Investigating the molecular mechanisms underpinning the arthropod segmentation clock

Biography

I am an evolutionary biologist with a particular interest in evolutionary genetics and the evolution of development in animals. I developed my passion for this field during my time in Sheffield where I did an integrated master’s degree in Biology (2013-17). After taking evolutionary genetics modules I became increasingly intrigued by how genetic changes confer phenotypic changes. This led me to joining Gareth Fraser’s evolutionary developmental research lab. There I was researching the molecular mechanisms of scale patterning in zebrafish in order to infer their evolutionary relationship with other ectodermal appendages in vertebrates. My time in the lab gave me my first taste of real life research and a deeper understanding of broader evolutionary concepts. I am now applying my lab experience and understanding of evolutionary theory to my project in Dr Andrew Peel’s lab here at Leeds.

My Project

Background

My PhD project is concerned with the evolution of segmentation in bilateral animals. Segmented body plans have evolved within three separate phyla (Annelid worms, arthropods, and vertebrates) separated by over 500 million years of evolution. This design principle is a large part of why these groups are some of the most successful and diverse animals on the planet. How body segments are initially patterned along the anterior-posterior axis of the animal, and how these patterning mechanisms have evolved is what is of interest to me.
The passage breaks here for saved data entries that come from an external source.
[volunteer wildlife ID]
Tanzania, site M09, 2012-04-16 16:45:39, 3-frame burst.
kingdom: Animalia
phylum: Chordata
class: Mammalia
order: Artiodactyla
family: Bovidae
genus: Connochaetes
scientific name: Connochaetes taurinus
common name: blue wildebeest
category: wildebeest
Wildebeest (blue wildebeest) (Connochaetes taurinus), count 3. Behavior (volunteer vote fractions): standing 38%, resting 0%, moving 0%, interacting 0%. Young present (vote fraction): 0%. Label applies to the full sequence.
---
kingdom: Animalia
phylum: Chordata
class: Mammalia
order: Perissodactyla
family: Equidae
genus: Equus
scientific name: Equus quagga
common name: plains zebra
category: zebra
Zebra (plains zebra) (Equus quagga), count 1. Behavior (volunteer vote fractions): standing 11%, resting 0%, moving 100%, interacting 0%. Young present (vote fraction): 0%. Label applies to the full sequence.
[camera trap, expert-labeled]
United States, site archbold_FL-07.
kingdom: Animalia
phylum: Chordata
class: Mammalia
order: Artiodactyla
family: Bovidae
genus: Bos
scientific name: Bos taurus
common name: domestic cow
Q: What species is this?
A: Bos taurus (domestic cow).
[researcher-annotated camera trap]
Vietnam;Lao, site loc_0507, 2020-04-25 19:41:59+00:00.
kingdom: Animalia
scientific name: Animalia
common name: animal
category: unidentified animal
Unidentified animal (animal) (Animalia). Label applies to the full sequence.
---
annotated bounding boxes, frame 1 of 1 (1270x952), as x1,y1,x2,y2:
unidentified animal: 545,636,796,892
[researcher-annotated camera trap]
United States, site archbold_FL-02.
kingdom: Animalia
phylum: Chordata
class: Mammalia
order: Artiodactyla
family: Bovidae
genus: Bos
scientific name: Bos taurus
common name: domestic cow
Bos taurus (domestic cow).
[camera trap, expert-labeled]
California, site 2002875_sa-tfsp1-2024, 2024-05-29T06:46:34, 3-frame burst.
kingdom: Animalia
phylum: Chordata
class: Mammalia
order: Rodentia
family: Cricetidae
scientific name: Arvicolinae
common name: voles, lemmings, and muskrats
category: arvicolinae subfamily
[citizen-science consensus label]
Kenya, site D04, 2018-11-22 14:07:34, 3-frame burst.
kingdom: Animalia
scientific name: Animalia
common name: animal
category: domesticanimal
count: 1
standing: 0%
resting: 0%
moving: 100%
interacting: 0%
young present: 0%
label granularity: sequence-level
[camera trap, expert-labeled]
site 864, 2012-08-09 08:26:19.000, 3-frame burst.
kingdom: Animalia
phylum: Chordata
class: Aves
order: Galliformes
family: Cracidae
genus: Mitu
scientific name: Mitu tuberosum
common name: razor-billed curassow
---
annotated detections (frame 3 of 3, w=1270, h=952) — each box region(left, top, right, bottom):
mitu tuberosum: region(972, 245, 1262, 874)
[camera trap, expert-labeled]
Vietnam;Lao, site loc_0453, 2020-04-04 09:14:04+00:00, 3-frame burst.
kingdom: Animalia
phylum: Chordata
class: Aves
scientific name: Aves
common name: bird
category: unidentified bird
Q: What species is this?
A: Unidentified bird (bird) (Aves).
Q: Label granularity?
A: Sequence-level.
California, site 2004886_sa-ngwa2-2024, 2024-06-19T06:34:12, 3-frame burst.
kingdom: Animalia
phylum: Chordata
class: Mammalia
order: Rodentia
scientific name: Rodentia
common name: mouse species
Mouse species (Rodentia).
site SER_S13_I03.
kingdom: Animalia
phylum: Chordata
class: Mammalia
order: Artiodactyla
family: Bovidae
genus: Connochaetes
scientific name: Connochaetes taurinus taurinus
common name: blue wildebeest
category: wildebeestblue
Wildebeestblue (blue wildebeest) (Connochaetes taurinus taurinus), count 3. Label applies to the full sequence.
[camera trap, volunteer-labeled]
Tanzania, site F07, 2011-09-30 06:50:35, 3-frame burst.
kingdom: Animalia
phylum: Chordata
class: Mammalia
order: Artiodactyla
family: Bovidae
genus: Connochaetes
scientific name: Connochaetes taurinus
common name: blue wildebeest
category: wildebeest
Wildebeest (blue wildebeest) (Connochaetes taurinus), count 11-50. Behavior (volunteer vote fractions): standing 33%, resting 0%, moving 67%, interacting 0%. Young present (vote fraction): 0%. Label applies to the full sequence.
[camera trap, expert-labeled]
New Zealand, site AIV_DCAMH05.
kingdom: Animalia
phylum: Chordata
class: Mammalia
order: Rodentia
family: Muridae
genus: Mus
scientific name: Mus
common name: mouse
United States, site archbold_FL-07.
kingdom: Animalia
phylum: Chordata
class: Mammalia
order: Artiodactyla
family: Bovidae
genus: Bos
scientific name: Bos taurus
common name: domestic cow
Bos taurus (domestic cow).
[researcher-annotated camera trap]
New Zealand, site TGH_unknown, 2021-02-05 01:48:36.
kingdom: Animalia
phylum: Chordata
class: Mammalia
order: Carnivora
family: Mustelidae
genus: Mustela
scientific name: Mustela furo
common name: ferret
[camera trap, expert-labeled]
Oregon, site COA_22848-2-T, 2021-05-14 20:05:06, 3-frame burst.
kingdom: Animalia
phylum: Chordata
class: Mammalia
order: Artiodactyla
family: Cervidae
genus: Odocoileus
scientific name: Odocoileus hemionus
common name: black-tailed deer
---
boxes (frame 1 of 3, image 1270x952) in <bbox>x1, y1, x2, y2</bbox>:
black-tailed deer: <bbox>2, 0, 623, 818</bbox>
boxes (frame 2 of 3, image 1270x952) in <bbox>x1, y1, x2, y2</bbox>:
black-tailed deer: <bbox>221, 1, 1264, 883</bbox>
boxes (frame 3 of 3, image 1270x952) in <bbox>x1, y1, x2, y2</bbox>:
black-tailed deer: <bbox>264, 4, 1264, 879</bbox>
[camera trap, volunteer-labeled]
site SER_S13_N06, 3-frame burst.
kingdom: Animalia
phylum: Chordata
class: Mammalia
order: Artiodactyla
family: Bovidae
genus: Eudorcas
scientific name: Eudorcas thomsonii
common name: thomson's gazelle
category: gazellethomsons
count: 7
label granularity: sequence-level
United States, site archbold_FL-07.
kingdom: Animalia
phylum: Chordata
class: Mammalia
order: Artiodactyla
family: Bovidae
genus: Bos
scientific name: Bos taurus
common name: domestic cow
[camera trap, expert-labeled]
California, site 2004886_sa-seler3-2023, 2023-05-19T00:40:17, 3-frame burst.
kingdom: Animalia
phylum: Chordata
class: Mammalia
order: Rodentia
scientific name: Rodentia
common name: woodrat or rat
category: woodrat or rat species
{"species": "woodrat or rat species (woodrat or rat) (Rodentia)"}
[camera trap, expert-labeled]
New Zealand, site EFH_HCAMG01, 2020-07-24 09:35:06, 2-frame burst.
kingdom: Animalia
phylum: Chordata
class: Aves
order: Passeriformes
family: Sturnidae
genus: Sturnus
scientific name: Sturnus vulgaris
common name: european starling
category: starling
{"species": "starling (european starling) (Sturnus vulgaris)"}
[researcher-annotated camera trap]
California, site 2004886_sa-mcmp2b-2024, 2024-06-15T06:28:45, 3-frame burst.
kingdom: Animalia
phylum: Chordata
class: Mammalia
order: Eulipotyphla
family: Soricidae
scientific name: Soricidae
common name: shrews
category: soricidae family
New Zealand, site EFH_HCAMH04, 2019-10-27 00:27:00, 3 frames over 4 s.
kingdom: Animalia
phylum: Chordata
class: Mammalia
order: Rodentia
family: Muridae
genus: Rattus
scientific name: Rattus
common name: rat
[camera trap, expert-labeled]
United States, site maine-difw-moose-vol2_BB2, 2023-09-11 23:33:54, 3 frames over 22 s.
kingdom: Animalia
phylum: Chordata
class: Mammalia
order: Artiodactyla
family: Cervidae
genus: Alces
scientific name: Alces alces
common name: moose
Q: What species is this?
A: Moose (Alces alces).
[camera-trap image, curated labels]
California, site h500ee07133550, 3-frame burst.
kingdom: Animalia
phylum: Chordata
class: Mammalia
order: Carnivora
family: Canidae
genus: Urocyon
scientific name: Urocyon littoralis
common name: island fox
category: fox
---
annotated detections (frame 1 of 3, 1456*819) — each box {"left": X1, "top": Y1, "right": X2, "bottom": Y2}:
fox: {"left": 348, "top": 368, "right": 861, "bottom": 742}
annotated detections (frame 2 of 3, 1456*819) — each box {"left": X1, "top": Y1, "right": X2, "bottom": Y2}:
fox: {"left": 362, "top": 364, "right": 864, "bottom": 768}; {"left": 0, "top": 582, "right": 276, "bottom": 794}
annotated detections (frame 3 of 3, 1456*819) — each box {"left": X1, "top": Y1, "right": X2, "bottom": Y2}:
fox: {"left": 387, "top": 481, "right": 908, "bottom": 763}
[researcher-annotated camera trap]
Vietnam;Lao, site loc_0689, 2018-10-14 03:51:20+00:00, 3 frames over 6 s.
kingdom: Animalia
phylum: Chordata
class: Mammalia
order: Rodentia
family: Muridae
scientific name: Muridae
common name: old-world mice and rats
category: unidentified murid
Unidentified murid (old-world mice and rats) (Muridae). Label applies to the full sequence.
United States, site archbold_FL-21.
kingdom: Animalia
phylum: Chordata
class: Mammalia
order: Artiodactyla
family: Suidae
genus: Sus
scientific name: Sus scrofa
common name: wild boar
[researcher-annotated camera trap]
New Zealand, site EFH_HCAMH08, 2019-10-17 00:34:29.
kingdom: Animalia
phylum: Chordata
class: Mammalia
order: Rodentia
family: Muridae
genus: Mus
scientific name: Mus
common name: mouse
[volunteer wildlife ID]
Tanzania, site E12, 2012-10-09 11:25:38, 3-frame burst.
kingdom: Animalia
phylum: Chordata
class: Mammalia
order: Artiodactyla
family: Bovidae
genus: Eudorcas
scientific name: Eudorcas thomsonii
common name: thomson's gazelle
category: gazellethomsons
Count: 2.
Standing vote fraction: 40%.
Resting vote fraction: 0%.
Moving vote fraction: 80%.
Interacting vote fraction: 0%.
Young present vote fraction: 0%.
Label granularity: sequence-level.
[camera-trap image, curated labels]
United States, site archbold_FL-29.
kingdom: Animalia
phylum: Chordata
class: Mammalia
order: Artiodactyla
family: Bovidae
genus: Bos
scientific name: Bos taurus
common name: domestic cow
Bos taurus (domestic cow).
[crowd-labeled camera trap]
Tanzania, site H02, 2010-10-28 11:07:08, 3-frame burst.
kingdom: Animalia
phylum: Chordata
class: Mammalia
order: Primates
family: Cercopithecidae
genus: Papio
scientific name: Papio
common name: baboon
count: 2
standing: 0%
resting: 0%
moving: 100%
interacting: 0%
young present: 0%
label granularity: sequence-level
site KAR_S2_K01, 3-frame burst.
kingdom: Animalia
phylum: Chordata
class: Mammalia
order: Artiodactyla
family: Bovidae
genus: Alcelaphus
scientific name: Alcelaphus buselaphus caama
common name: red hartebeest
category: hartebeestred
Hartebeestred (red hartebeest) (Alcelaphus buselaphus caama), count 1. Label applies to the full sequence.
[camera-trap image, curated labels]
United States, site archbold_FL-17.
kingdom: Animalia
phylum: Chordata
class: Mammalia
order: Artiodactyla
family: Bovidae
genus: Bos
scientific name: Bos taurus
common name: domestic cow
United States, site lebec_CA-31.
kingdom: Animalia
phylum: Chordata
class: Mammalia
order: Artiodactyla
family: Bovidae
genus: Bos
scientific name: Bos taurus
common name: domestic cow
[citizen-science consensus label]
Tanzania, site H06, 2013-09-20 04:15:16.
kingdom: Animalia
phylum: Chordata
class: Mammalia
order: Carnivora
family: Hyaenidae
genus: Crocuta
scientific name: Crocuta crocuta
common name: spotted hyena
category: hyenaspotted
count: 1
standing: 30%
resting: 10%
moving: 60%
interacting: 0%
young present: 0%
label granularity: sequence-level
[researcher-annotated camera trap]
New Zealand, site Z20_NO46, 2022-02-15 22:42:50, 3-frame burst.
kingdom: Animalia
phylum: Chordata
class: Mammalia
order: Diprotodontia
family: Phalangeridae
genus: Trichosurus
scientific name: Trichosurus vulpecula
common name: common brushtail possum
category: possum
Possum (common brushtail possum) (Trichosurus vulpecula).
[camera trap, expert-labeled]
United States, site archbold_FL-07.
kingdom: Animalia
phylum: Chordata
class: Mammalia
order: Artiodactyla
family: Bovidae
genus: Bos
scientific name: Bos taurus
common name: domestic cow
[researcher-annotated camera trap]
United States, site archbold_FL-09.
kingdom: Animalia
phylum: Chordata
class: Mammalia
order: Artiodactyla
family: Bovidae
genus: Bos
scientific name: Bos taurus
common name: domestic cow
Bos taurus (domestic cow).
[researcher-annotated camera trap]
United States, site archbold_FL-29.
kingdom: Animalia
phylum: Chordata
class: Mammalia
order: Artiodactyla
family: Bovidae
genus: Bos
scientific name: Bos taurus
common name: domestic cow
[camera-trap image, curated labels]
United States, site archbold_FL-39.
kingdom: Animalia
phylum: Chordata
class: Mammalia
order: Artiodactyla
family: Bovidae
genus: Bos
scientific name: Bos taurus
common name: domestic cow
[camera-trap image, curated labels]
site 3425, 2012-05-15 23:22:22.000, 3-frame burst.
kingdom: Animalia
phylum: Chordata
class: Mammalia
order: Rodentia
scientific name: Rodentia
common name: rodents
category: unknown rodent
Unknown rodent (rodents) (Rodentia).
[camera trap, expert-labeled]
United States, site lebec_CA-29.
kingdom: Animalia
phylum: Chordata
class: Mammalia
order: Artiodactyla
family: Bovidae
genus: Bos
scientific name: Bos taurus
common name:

Vertebrate somites (the embryonic precursors to the vertebrae and other associated structures) are patterned sequentially by a dynamic system termed the segmentation clock. This relies on single cell genetic oscillations whereby the expression of a gene repeatedly turns on and off via its own auto-repression. The period of these oscillations sets the timing of the clock and determines the size and number of segments. The oscillations are synchronised between neighbouring cells and form dynamic waves of gene expression that propagate anteriorly through the tissue from the tail bud as the embryo grows. As the waves reach the anterior end of the embryo, the oscillations slow down and the wave essentially becomes fixed in one position. The phase of the wave then determines the segment boundaries.

This system was originally thought to be unique to vertebrates, until a breakthrough paper (co-authored by my supervisor (Sarrazin, Peel and Averof, 2012)) discovered that arthropods also display dynamic waves of gene expression during segment patterning. It has since been established that a similar “segmentation clock” is ancestral to arthropods which has led to new theories regarding the evolution of segmentation in this phyla. In some higher order insects, including the primary arthropod model Drosophila, a seemingly very different, derived form of segment patterning has been adopted whereby segments are patterned almost simultaneously, rather than sequentially. However, new research from the Peel lab and collaborators is beginning to reconcile these different strategies and theorise how they may have evolved.

Aims

I am using the red flour beetle (Tibolium castaneum) as a model to investigate the molecular mechanisms underpinning the arthropod segmentation clock. Using a mixture of experimental techniques such as in situ hybridisations and RNA interference I am hoping to characterise the expression and regulatory interactions between a series of candidate genes. The primary candidate genes at present are members of the Hairy/enhancer of split gene family that are the core oscillators in the vertebrate segmentation clock. Identifying a similar role for these genes in arthropods would provide us with a remarkable case of convergent evolution at the molecular level and highlight the evolutionary significance of this gene family. I am also hoping that my project will contribute to current research into the evolution of simultaneous segmentation in arthropods and expand our understanding of gene regulatory network evolution and broader system dynamics.